Dua Solusi yang Bisa Dipertimbangkan untuk Atasi Masalah Minyak Goreng
- tvOne/Teguh Joko Sutrisno
VIVA – Dua solusi untuk mengatasi masalah kelangkaan minyak goreng direkomendasikan oleh Chakra Giri Energi Indonesia (CGEI). CGEI merupakan salah satu perusahaan konsultan energi berkelanjutan.
Solusi pertama yang diusulkannya adalah pengolahan limbah minyak konsumsi atau minyak jelantah yang dapat digunakan untuk bahan bakar diesel. Hal ini disebut sebagai bentuk recycle dan penghematan.
Menurut Direktur Utama CGEI Herman Huang, pengumpulan limbah dengan model bank sampah dan memberikan insentif dapat digunakan di lingkungan perkampungan.
Selain itu, sektor food chain juga dapat berkontribusi dengan membuat kontrak kecil terhadap pengumpulan minyak bekas dengan mobil tangki ukuran sedang atau drum container.
Langkah ini juga dapat menangani dampak pembuangan minyak ke aliran air atau diolah dengan cara yang tidak tepat, secara jangka panjang. Langkah ini masih perlu adanya studi lanjutan, kelayakan, dan kesadaran serta minat pelaku masyarakat.
Usulan kedua adalah pengaturan volume sementara yang diperlukan jika terdapat kejelasan akan dampak B30 terhadap ketimpangan konsumsi masyarakat dalam jangka pendek. Hal tersebut dapat dilakukan dengan kesepakatan antara sektor Perdagangan dengan ESDM.
"Dengan adanya kenaikan kebutuhan CPO yang dikonversi menjadi bahan bakar diesel ini menimbulkan berkurangnya pasokan CPO untuk keperluan lain atau ada kemungkinan indikasi lain," ujar Herman dikutip dalam keterangan tertulis, Minggu, 12 Juni 2022.

- **Soal Latihan**:
a) Tentukan apakah setiap pernyataan berikut sesuai dengan bacaan tentang masalah minyak goreng di atas, lalu kutip kata-kata bacaan yang menjadi penentunya. (i) CGEI adalah perusahaan konsultan energi berkelanjutan. (ii) Langkah pengolahan minyak jelantah tidak lagi memerlukan studi lanjutan. (iii) Pengaturan volume sementara dapat dilakukan melalui kesepakatan antara sektor Perdagangan dan Kementerian Keuangan.
b) Lanjutkan bacaan tentang masalah minyak goreng di atas mulai dari kalimat terakhirnya.

- **Informasi**:
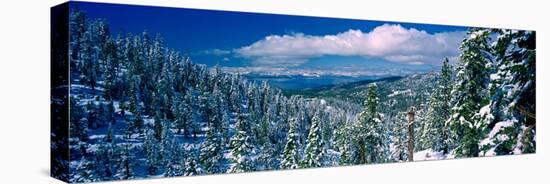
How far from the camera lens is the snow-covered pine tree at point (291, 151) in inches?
515

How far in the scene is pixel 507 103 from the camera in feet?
50.3

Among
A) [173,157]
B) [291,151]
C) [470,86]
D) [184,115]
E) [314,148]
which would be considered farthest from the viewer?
[470,86]

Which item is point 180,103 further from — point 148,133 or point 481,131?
point 481,131

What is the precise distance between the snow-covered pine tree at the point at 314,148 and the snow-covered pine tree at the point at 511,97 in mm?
3682

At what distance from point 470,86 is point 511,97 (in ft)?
3.29

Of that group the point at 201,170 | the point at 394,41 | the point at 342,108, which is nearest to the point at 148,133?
the point at 201,170

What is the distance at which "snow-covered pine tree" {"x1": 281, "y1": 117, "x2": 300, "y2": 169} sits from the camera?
13.1 meters

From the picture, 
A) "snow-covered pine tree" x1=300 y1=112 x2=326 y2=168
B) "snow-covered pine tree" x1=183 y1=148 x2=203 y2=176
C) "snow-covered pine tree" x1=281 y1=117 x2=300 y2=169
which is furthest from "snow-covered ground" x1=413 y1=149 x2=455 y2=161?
"snow-covered pine tree" x1=183 y1=148 x2=203 y2=176

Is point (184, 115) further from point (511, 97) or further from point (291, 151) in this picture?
point (511, 97)

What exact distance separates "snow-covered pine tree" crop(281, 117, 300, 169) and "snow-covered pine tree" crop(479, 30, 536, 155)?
4.22 metres

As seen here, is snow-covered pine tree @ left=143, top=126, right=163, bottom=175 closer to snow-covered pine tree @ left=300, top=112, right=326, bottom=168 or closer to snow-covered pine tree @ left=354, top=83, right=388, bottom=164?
snow-covered pine tree @ left=300, top=112, right=326, bottom=168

- **Jawaban Tertulis**:
a)
(i) Ya: "CGEI merupakan salah satu perusahaan konsultan energi berkelanjutan."
(ii) Tidak: "Langkah ini masih perlu adanya studi lanjutan, kelayakan, dan kesadaran serta minat pelaku masyarakat."
(iii) Tidak: "Hal tersebut dapat dilakukan dengan kesepakatan antara sektor Perdagangan dengan ESDM."

b)
Ia menegaskan, polemik berkepanjangan sudah banyak baik dari pihak pengusaha besar dunia ‘persawitan’, ESDM, Kementrian Perdagangan, pelaku transportasi darat serta para komentator kebijakan dan pengamat. Indikasi – indikasi tersebut seperti di bawah ini:
- Kelangkaan minyak goreng (untuk masakan) bisa terjadi akibat kurangnya volume CPO yang dapat diolah ataukah ada indikasi kesengajaan untuk tujuan meraih keuntungan dalam jangka pendek.
- Harga CPO naik sekitar 36,3 persen sepanjang 2021 dari tahun sebelumnya (2020). Dinyatakan dalam rapat antara GIMNI dan DPR bahwa ada empat faktor yang menyebabkan naiknya harga CPO yaitu akibat jangka menengah pandemi COVID-19 dan juga faktor cuaca, indikasi adanya spekulasi dan eratnya hubungan CPO dan minyak (goreng) makan yang secara alami sebenarnya ada sumber lain minyak goreng selain CPO.
"Namun hampir 4 dekade terakhir minyak makan dari kelapa sawitlah yang mendominasi pasar konsumsi," katanya.
- Jenis minyak goreng untuk makanan sangat beragam mulai dari high-end/jenis mahal dengan tag kesehatan, menengah dengan merek atau brand yang kuat, kemudian beberapa brand yang baru mulai masuk pasar, sampai ke minyak makan curah dalam kemasan drum.
- Kelangkaan atau naiknya harga minyak makan bisa mendorong kecenderungan pemakaian berulang ulang, bahkan merembet ke pasar daur ulang yang dapat membahayakan kesehatan masyarakat.
- Adanya kenaikan harga CPO juga menyebabkan kelangkaan minyak makan yang menyebabkan adanya disparitas harga antara DPO, HET, dengan harga pasar yang berkisar Rp. 8000 – 9000/kg
- Bagaimanakah jika kelangkaan minyak makan di luar akibat spekulasi sesaat yang mungkin tidak bertahan lama tapi juga diakibatkan peningkatan program B30 dari semula B20 saja.
Ia juga melanjutkan, ada polemik bahwa minyak makan yang sudah terpakai jika dikumpulkan dalam jumlah cukup besar baik dari masyarakat rumah tangga biasa atau franchise fast food dapat diolah menjadi sumber bahan baku nabati untuk biodiesel juga.
“Jika ini dimungkinkan maka kebutuhan minyak makan terpenuhi, buangannya menjadi sumber bahan bakar biodesel lain. Suatu solusi ‘win-win” untuk jangka waktu yang lebih panjang," paparnya.